◆ Source document ◆
It's a pandemic and all her toddler's meals are on the floor, so this mom found the art in the mess
Karina Garcia Casanova's playful new series highlights the unsung labour of mothers during the pandemic
When COVID-19 first hit, artist Karina Garcia Casanova found herself struggling to make new work. With daycares closed for months and two young children to care for full-time, the Montreal-based filmmaker was too busy washing, clothing, cooking, feeding, cleaning, educating and entertaining to do much filmmaking.
"This problem of reconciling artistic creation and domestic work existed before the pandemic," she says, "but during COVID, it took on a whole new level."
Among her myriad duties, two or three times a day, she'd have to wipe up beneath the high chair of her two-year-old, Mathias, who is a particularly messy eater. The blueberry smoothie she made him would inevitably end up on the floor, joined maybe by a slice of kiwi and a hunk of crepe. Sometimes, when the day was especially hectic, the debris from lunch might meet the mess from breakfast earlier. When she dispatched the muck, she'd take notice of the patterns it created, like little Jackson Pollocks painted in overturned cereal milk and fumbled raisins.
Casanova began documenting these "accidental compositions," posting the photos online, where her friends would try to guess what her children had — and mostly hadn't — eaten that day. The project grew into a photo series, titled Under the High Chair, which was included in the recent digital publication, Time Out, by the Blackwood Gallery work-study team.
Although Casanova says neither she nor Mathias — as far as she knows — were explicitly referencing art history, the connections to all those titan abstract expressionists are easily made. In her most recent update, for example, the curlicued spaghetti recalls the kind of mark-making Cy Twombly made famous. In another, there's a constellation of ham, scrambled eggs and pasta shells that has a real Arshile Gorky thing going on. The slopped blueberry smoothie, titled "Under the High Chair - June 11, 2020 - Lunch," is the right shape and shade for a Helen Frankenthaler. And though it's good fun to recognize the spirit of Franz Kline in a dramatic slash of apple sauce, the concept here isn't, "My kid could do that." It's more, "My kid did that — and now I have to clean it up."

◆ Task ◆
Reproduce the full article about Karina Garcia Casanova's high-chair photo series word for word, from the headline through the final sentence.

◆ Data under study ◆

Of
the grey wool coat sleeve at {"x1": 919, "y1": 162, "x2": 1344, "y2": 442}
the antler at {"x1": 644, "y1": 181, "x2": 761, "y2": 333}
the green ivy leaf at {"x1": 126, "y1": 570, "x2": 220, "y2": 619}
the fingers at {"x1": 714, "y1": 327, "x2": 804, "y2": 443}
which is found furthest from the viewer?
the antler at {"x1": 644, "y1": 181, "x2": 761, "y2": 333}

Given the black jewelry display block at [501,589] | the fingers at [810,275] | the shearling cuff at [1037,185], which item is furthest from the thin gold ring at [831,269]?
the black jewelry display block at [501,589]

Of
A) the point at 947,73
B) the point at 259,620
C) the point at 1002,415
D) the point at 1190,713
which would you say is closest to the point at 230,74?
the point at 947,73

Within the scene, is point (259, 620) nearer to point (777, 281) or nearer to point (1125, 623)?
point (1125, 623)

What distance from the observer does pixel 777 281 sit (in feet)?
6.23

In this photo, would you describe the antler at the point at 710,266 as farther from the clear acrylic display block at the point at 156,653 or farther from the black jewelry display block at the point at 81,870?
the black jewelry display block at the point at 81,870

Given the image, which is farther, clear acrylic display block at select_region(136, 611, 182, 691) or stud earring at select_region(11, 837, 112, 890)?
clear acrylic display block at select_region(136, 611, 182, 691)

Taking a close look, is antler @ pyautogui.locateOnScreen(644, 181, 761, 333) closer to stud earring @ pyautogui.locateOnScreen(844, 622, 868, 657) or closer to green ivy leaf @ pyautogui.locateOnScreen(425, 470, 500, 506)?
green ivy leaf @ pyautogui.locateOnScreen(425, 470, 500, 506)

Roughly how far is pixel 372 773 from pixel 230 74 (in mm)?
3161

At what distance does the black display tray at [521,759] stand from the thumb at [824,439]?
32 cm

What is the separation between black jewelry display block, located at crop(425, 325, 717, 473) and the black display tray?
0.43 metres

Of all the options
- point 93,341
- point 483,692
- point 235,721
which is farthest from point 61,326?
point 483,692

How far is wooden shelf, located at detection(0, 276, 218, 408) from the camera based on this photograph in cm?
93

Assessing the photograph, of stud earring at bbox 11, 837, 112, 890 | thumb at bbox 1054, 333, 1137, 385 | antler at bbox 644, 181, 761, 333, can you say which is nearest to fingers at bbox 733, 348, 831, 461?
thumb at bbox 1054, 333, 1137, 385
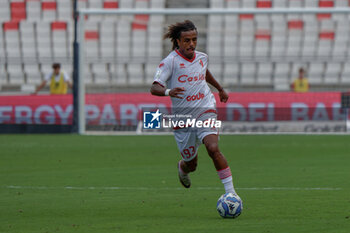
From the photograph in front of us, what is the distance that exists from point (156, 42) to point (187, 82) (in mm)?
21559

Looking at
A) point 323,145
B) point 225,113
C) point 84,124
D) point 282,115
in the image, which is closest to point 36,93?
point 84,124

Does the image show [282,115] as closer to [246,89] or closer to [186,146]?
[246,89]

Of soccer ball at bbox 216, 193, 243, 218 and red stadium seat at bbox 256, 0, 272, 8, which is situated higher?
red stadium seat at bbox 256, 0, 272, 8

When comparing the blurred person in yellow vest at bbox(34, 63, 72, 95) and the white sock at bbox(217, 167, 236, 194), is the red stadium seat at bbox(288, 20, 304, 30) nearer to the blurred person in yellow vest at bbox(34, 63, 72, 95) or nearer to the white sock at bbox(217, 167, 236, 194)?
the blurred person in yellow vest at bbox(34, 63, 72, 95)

==

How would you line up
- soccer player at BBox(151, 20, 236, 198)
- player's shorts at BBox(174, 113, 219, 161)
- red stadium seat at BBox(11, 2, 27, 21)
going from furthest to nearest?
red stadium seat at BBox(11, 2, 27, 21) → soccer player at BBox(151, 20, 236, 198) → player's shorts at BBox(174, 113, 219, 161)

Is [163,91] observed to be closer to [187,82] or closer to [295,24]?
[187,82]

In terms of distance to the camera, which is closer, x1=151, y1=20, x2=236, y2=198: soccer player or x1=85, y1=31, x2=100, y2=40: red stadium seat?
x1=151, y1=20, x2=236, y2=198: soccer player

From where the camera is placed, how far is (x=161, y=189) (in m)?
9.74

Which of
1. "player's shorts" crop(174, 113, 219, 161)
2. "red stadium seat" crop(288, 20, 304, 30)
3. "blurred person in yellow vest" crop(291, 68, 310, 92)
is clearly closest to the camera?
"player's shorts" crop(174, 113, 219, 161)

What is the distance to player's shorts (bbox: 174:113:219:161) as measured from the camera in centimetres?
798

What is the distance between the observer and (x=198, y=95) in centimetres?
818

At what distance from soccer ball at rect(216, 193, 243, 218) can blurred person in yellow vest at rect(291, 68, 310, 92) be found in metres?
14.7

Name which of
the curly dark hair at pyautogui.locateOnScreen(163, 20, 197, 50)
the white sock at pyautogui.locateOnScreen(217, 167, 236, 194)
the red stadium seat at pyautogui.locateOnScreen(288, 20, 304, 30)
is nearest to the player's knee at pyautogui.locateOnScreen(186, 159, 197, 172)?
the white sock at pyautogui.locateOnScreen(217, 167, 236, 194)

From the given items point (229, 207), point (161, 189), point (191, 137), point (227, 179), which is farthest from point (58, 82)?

◆ Response to this task ◆
It's a pandemic and all her toddler's meals are on the floor, so this mom found the art in the mess
Karina Garcia Casanova's playful new series highlights the unsung labour of mothers during the pandemic
When COVID-19 first hit, artist Karina Garcia Casanova found herself struggling to make new work. With daycares closed for months and two young children to care for full-time, the Montreal-based filmmaker was too busy washing, clothing, cooking, feeding, cleaning, educating and entertaining to do much filmmaking.
"This problem of reconciling artistic creation and domestic work existed before the pandemic," she says, "but during COVID, it took on a whole new level."
Among her myriad duties, two or three times a day, she'd have to wipe up beneath the high chair of her two-year-old, Mathias, who is a particularly messy eater. The blueberry smoothie she made him would inevitably end up on the floor, joined maybe by a slice of kiwi and a hunk of crepe. Sometimes, when the day was especially hectic, the debris from lunch might meet the mess from breakfast earlier. When she dispatched the muck, she'd take notice of the patterns it created, like little Jackson Pollocks painted in overturned cereal milk and fumbled raisins.
Casanova began documenting these "accidental compositions," posting the photos online, where her friends would try to guess what her children had — and mostly hadn't — eaten that day. The project grew into a photo series, titled Under the High Chair, which was included in the recent digital publication, Time Out, by the Blackwood Gallery work-study team.
Although Casanova says neither she nor Mathias — as far as she knows — were explicitly referencing art history, the connections to all those titan abstract expressionists are easily made. In her most recent update, for example, the curlicued spaghetti recalls the kind of mark-making Cy Twombly made famous. In another, there's a constellation of ham, scrambled eggs and pasta shells that has a real Arshile Gorky thing going on. The slopped blueberry smoothie, titled "Under the High Chair - June 11, 2020 - Lunch," is the right shape and shade for a Helen Frankenthaler. And though it's good fun to recognize the spirit of Franz Kline in a dramatic slash of apple sauce, the concept here isn't, "My kid could do that." It's more, "My kid did that — and now I have to clean it up."